City of Snohomish v. Joslin

Decision Date06 August 1973
Docket NumberNo. 1831--42344--I,1831--42344--I
Citation513 P.2d 293,9 Wn.App. 495
PartiesCITY OF SNOHOMISH, a Municipal Corporation, Respondent, v. Gerald JOSLIN and Jane Doe Joslin, his wife, and the marital community composed by them, Appellants.
CourtWashington Court of Appeals

Kafer, Wilson & Luchini, Benjamin A. Luchini, Everett, for appellants.

Richard J. Thompson, City Atty., Snohomish, for respondent.

JAMES, Judge.

Upon discovering that defendant Joslin's residence encroached approximately 10 feet upon the city's Pine Street, the City of Snohomish brought this action seeking an abatement. Joslin cross-claimed asserting that, by the construction of Maple Street, an undedicated roadway, the city had encroached upon the easterly 12 feet of his property and upon the triangular-shaped southern tip of the property where Pine and Maple Streets converge. The trial judge resolved the issues by: (1) directing a verdict in favor of the city abating Joslin's encroachment upon Pine Street; (2) directing a verdict confirming the city's prescriptive title to the easterly 12-foot strip; (3) ruling that the city's claimed prescriptive title to the southerly tip of the property had not ripened and instructing that Joslin was entitled to 'just compensation' therefor.

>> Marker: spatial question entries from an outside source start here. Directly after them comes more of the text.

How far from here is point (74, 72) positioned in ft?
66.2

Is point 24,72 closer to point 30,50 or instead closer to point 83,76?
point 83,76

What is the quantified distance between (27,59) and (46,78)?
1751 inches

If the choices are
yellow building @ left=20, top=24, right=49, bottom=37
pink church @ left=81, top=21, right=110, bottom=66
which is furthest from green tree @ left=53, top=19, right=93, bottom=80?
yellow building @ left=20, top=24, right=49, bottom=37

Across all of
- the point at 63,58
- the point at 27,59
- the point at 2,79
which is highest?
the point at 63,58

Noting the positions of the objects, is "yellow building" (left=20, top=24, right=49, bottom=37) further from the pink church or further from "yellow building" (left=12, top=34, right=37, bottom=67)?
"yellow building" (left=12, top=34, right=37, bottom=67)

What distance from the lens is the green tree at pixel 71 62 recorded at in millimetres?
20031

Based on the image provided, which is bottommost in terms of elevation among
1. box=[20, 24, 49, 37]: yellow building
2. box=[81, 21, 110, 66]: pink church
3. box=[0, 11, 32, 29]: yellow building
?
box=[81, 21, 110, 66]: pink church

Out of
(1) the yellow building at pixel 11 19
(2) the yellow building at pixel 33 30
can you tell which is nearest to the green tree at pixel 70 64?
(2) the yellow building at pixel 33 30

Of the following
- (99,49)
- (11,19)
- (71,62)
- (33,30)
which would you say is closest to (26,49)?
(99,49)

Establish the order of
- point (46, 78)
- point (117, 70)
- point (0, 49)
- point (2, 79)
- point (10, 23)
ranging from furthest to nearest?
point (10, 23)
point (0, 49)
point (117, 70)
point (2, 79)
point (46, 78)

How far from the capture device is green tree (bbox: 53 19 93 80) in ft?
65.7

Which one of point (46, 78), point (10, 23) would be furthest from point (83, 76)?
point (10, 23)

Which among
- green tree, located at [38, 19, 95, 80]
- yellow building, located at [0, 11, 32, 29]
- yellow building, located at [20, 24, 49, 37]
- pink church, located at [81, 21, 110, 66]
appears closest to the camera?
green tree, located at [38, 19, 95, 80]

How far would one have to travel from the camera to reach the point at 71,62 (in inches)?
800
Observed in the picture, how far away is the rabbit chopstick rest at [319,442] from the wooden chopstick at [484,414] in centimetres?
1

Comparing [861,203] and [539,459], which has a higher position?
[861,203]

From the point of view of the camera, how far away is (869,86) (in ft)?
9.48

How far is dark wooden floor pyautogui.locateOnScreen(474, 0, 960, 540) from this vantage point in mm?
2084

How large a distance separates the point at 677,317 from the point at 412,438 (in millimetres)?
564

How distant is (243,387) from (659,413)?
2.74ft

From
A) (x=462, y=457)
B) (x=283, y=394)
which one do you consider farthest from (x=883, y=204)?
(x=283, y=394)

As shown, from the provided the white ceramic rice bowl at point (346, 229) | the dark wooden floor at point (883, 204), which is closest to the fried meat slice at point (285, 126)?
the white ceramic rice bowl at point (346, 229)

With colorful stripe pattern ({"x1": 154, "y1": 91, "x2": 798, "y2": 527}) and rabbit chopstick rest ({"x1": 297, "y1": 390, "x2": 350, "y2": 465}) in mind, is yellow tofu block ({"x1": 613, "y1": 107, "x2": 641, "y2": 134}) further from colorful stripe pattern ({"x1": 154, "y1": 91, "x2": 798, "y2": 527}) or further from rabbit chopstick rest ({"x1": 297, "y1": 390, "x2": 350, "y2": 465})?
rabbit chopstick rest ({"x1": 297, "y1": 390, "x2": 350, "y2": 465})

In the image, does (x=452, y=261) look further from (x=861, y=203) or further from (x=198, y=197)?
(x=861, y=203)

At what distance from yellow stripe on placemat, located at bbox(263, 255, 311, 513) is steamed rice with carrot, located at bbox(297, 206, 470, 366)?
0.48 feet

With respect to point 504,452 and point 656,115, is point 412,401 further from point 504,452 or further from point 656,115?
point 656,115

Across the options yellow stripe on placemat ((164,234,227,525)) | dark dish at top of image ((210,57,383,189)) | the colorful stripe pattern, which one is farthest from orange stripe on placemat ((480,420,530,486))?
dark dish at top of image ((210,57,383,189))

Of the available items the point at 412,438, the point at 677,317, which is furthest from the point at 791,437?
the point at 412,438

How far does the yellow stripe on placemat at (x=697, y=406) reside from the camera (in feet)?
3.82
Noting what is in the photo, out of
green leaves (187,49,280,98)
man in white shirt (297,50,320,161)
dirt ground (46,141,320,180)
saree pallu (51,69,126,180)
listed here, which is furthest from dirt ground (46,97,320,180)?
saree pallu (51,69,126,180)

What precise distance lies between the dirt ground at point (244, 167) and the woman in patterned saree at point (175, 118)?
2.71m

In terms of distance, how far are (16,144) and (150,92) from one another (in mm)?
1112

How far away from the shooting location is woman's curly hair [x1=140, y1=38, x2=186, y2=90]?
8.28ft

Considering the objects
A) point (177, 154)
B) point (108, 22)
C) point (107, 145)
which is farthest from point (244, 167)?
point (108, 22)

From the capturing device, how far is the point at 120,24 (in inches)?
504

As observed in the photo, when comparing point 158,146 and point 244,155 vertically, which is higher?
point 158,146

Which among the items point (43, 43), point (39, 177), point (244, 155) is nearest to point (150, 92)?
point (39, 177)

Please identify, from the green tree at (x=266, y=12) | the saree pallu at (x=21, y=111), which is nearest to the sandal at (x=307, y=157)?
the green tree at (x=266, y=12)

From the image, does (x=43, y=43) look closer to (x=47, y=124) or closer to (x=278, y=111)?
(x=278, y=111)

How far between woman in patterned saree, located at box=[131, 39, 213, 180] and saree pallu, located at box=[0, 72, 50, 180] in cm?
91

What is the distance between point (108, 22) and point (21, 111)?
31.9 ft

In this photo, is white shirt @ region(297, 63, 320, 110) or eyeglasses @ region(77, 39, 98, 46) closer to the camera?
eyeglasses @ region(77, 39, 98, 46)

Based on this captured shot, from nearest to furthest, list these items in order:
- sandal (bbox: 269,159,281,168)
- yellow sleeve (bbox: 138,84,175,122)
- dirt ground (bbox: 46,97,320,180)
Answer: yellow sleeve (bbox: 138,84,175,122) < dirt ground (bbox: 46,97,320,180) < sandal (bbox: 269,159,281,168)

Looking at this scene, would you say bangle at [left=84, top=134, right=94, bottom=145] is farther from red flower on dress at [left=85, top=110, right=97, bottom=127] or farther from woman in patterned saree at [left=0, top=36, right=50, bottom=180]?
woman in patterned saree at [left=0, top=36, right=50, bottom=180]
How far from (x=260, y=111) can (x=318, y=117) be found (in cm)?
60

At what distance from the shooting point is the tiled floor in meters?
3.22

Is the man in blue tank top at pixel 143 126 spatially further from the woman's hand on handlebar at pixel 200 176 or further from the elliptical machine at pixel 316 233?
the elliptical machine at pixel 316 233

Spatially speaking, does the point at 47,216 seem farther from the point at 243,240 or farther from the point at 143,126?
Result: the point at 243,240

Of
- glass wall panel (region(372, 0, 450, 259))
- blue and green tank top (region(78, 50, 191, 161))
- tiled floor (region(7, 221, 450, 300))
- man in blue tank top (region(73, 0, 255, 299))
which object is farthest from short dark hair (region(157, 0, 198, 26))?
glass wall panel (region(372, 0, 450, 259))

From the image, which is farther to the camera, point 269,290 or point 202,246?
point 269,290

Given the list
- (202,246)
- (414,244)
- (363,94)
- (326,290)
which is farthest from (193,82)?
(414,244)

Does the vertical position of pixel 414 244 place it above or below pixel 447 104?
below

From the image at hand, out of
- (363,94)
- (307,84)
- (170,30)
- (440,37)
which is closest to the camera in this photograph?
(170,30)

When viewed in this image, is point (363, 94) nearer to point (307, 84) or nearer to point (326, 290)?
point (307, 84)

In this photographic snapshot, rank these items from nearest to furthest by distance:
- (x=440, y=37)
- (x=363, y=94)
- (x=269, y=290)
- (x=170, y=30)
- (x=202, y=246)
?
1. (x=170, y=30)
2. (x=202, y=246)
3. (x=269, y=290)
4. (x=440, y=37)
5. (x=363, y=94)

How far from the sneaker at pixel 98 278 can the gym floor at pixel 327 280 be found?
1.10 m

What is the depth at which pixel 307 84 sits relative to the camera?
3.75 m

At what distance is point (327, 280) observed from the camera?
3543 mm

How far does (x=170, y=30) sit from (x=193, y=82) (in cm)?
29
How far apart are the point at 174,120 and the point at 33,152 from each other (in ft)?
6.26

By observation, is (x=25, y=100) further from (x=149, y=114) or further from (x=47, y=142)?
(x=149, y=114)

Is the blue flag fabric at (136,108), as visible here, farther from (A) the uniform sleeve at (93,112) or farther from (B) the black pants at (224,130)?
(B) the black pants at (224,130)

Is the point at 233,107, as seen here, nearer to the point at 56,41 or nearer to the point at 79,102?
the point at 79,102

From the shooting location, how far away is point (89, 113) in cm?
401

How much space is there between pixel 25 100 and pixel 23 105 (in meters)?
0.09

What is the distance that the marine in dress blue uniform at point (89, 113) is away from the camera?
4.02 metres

Joslin's appeal presents only two questions.

I. DOES A MUNICIPAL CORPORATION'S ACQUISITION OF TITLE TO PRIVATE LANDS BY PRESCRIPTION DEFEAT AN OWNER'S CONSTITUTIONAL RIGHT TO JUST COMPENSATION AS REQUIRED BY ARTICLE 1, SECTION 16, AND AMENDMENT 9 OF THE WASHINGTON STATE CONSTITUTION?

Joslin does not appeal the trial judge's ruling that the city had acquired title to the 12-foot strip by prescription. He assigns error only to the ruling that the loss of the 12-foot strip is not compensable.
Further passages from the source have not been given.